* SET TASK
Reproduce every one of the entries below word for word, changing nothing.

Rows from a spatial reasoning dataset
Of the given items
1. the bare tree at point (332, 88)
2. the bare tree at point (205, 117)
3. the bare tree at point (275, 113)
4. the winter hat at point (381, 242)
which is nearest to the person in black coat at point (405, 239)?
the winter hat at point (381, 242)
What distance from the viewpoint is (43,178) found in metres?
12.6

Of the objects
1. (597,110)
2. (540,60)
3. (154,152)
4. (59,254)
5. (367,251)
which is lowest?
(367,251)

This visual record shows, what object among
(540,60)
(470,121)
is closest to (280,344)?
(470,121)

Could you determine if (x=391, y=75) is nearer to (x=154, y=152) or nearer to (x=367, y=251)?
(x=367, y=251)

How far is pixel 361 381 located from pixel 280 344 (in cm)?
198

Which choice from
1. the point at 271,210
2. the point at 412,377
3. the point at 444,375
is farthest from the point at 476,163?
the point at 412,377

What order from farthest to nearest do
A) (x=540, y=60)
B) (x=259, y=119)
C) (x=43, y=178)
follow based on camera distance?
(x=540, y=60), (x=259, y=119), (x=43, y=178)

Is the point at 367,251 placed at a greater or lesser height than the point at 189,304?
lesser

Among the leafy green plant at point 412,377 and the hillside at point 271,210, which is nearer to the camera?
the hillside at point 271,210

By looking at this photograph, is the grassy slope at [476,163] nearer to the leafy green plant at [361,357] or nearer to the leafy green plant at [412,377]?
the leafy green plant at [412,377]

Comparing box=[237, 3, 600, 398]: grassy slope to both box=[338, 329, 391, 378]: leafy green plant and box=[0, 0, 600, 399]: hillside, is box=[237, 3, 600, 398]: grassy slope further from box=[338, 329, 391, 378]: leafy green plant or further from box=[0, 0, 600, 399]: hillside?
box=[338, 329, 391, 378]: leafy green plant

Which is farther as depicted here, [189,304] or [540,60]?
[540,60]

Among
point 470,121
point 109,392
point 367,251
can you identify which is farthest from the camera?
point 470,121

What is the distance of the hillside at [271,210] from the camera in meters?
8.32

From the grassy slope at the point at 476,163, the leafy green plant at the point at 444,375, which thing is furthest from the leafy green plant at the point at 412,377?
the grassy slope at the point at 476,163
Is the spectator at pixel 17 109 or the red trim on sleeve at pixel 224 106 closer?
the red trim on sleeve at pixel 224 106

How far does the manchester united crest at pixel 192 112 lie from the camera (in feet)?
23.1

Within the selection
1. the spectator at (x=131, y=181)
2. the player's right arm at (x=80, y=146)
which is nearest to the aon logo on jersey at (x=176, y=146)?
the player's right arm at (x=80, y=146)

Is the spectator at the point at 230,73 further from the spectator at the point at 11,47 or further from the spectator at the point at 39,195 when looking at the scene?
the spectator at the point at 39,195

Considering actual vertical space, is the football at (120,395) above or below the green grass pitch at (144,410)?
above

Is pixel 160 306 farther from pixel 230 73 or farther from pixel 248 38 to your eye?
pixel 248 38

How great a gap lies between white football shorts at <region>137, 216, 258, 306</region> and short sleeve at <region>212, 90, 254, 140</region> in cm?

* EXERCISE ANSWER
Of the given items
1. the bare tree at point (332, 88)
2. the bare tree at point (205, 117)
3. the bare tree at point (275, 113)
4. the winter hat at point (381, 242)
which is nearest to the person in black coat at point (405, 239)?
the winter hat at point (381, 242)
What distance from the viewpoint is (43,178) found in metres?
12.6

Of the objects
1. (597,110)
2. (540,60)
3. (154,152)
4. (59,254)
5. (367,251)
which is lowest?
(367,251)

This visual record shows, what object among
(540,60)
(470,121)
is closest to (280,344)?
(470,121)

Could you determine if (x=391, y=75) is nearer to (x=154, y=152) or nearer to (x=367, y=251)?
(x=367, y=251)

How far is pixel 361 381 located from pixel 280 344 (in cm)?
198

Which choice from
1. the point at 271,210
2. the point at 412,377
3. the point at 444,375
is farthest from the point at 476,163?
the point at 412,377

What order from farthest to nearest do
A) (x=540, y=60)
B) (x=259, y=119)
C) (x=43, y=178)
follow based on camera distance?
(x=540, y=60), (x=259, y=119), (x=43, y=178)

Is the point at 367,251 placed at a greater or lesser height than the point at 189,304?
lesser

Among the leafy green plant at point 412,377 and the hillside at point 271,210, which is nearer to the camera?
the hillside at point 271,210

By looking at this photograph, is the grassy slope at [476,163] nearer to the leafy green plant at [361,357] or nearer to the leafy green plant at [412,377]?
the leafy green plant at [412,377]

Comparing box=[237, 3, 600, 398]: grassy slope to both box=[338, 329, 391, 378]: leafy green plant and box=[0, 0, 600, 399]: hillside, is box=[237, 3, 600, 398]: grassy slope further from box=[338, 329, 391, 378]: leafy green plant or further from box=[0, 0, 600, 399]: hillside?
box=[338, 329, 391, 378]: leafy green plant

Which is farther as depicted here, [189,304] or [540,60]?
[540,60]

Among
point 470,121
point 109,392
point 367,251
can you identify which is farthest from the camera?
point 470,121

What is the distance of the hillside at [271,210] from the camera in meters?
8.32

From the grassy slope at the point at 476,163, the leafy green plant at the point at 444,375, which thing is furthest from the leafy green plant at the point at 412,377?
the grassy slope at the point at 476,163
Is the spectator at pixel 17 109 or the red trim on sleeve at pixel 224 106 closer?
the red trim on sleeve at pixel 224 106

How far does the manchester united crest at pixel 192 112 lie from the camera (in feet)?
23.1

Within the selection
1. the spectator at (x=131, y=181)
2. the player's right arm at (x=80, y=146)
which is nearest to the aon logo on jersey at (x=176, y=146)?
the player's right arm at (x=80, y=146)

Is the spectator at the point at 230,73 further from the spectator at the point at 11,47 or further from the spectator at the point at 39,195 when looking at the scene?
the spectator at the point at 39,195

Considering actual vertical space, is the football at (120,395) above or below the green grass pitch at (144,410)?
above

Is pixel 160 306 farther from pixel 230 73 or farther from pixel 248 38 to your eye?
pixel 248 38

How great a gap lies between white football shorts at <region>137, 216, 258, 306</region> and short sleeve at <region>212, 90, 254, 140</region> in cm?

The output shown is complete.